EXTRACTO PROPORCIONADO »
Como elemento de duda, para hacer aparecer más gravoso el papel del Ejército, el análisis tendencioso que se hace sobre los hechos del 6 y 7 de noviembre de 1985 señala que no se respetó la cadena de custodia de las pruebas, que se alteró la escena del delito y se violaron los procedimientos de policía judicial, pero ignorando ex profeso que el Ejército no tenía esas facultades y no las desarrolló, que una vez recuperado el edificio y eliminada la amenaza, fue la Policía Nacional la encargada del manejo de la situación; es más la acción de recuperación del Palacio fue conjunta entre Ejército y Policía.
Mientras se hace eco con cada aniversario del llamado angustioso del Magistrado Alfonso Reyes Echandía pidiendo que se ordenara el alto al fuego, se escondió en el olvido la amenaza del terrorista Otero quien desaforadamente gritaba ¡Aquí nos morimos todos! Como quedó registrado en los medios radiales que entrevistaban al jurista amenazado por la pistola del terrorista.
Los macabros hechos propiciados por el M-19 han querido ser reducidos históricamente a un enfrentamiento armado entre dos fuerzas: El Ejército como representante de la legalidad constitucional y el comando terrorista, mostrando de manera irreal y amañada que hubo una decisión militar de arrasar el interior del Palacio, de fumigar todo lo viviente dentro del mismo y desconociendo que precisamente fue la acción del Ejército la que permitió la supervivencia de la mayoría de los cautivos del M-19, más de 200 persona, incluso de terroristas que salieron disfrazados de víctimas como es el caso de una criminal que hoy vive a costa del Estado en México como presunta víctima del mismo.

TAREA »
Según el extracto proporcionado, ¿quién quedó a cargo del manejo de la situación una vez recuperado el edificio y eliminada la amenaza?

DATOS REGISTRADOS »
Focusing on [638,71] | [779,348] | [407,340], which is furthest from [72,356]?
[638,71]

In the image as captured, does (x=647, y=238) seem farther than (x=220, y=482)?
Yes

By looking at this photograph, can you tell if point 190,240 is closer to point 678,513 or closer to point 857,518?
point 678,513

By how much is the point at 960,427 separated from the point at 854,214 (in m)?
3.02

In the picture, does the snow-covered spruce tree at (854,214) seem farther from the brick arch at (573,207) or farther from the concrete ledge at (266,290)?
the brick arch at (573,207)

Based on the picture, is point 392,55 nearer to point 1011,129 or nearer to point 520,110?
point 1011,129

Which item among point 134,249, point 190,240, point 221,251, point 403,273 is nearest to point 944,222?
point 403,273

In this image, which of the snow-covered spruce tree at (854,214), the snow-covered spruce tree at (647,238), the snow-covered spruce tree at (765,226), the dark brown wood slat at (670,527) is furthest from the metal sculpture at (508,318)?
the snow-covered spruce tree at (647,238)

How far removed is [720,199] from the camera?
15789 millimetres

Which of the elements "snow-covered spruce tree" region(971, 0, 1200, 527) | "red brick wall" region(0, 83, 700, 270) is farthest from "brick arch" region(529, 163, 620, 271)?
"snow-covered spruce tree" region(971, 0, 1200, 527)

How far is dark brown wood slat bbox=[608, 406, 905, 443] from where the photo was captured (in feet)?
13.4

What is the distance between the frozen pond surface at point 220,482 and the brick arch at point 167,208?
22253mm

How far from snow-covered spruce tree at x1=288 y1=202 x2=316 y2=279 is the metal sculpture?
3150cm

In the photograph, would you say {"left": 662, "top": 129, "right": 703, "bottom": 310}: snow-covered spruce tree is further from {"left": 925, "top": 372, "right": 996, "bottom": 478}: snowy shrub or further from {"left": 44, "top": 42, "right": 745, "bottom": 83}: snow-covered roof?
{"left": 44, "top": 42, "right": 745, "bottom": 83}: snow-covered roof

RESPUESTA »
La Policía Nacional.